A Caterpillar Chewing a Weed Leaf Wonders if He’ll Ever Become a Butterfly
Is it feasible, really?
Can my body dissolve into goo
and put itself back together again?
When do I stop breathing?
Is it before I run out of air?
What does it mean to carry
your destiny in your body
And what does it mean
that you have to destroy yourself
in order to get it?
What is that trust and
how can I find it?
What if in order to read your future
you have to stop existing
in the present
but then who is the one doing the reading?

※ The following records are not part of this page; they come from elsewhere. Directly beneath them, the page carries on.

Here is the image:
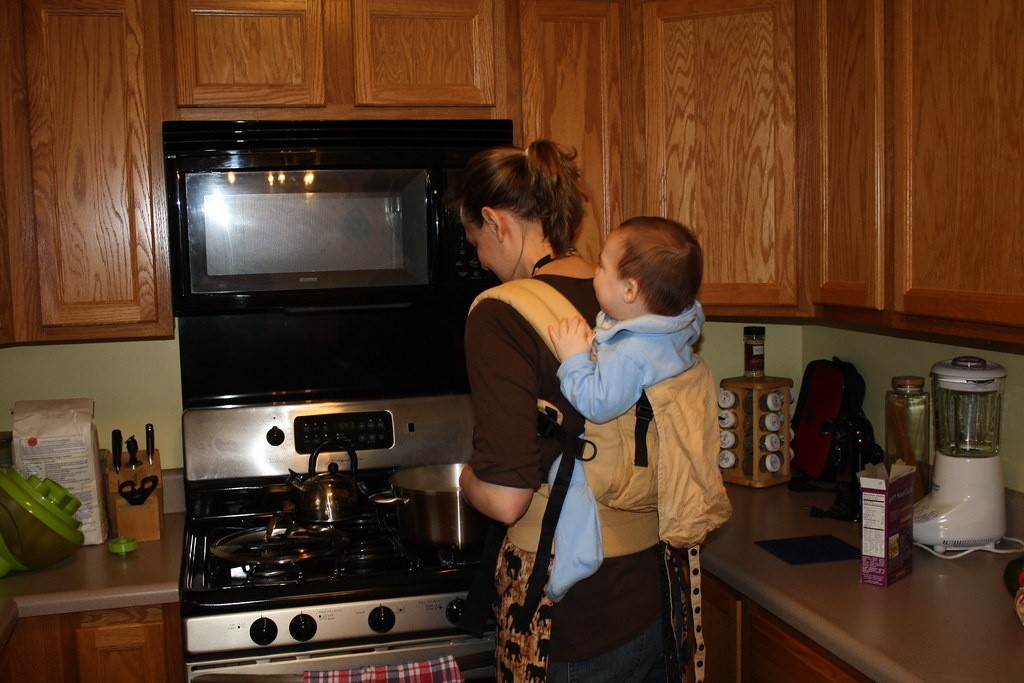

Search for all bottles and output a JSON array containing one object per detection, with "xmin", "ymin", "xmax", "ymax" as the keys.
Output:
[
  {"xmin": 719, "ymin": 325, "xmax": 795, "ymax": 488},
  {"xmin": 884, "ymin": 375, "xmax": 930, "ymax": 502}
]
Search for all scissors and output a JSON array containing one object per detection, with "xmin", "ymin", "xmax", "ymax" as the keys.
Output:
[{"xmin": 119, "ymin": 475, "xmax": 158, "ymax": 506}]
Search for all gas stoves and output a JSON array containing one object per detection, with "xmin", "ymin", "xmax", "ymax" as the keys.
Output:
[{"xmin": 180, "ymin": 395, "xmax": 506, "ymax": 653}]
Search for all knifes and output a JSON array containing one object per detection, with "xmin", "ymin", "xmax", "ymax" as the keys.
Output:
[{"xmin": 111, "ymin": 423, "xmax": 159, "ymax": 506}]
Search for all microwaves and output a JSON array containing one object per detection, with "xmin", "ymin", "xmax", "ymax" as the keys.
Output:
[{"xmin": 160, "ymin": 121, "xmax": 513, "ymax": 312}]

If I never emerge, does that mean
my life was wasted?
Who in the world has eyes
that can watch over me?
When I emerge, what will I remember?
Elaine Wang
Elaine Wang has been published in F(r)iction #14, Auburn Avenue, Elastic Magazine, Memorious, Sunstar, Spires, cahoodaloodaling, Zero Ducats, the Lantern Review, FreezeRay, and Front Porch (now Porter House Review). She was part of 92y’s #wordswelivein project, 7x7’s Exquisite Corpse (collaboration with Kenji Liu),and Unmargin's "Incantations." She is a Kundiman Fellow and 2014 and 2017 Pushcart Prize Nominee. Born and raised in Texas, she now resides in Los Angeles.
Website: www.theelainewang.com
Twitter: @theelainewrites
About This Poem
The metamorphosis of a caterpillar to butterfly as a symbol of change is quite cliche nowadays, but few people know that the process first requires the caterpillar to completely break down into a "soupy mush," which then feeds dormant imaginal cells, which then build into the resultant butterfly (who is a completely different creature from the original caterpillar - in fact, within the chrysalis, the caterpillar's immune system actually attacks these imaginal cells before it is finally overtaken). When I first learned of this, the process became less about foregone beauty (ugly duckling to swan) and more about the brutality of change. The trust required, the fear that is almost always present, the knowledge that the "old you" will be obliterated, the inevitability whether we are ever ready or not.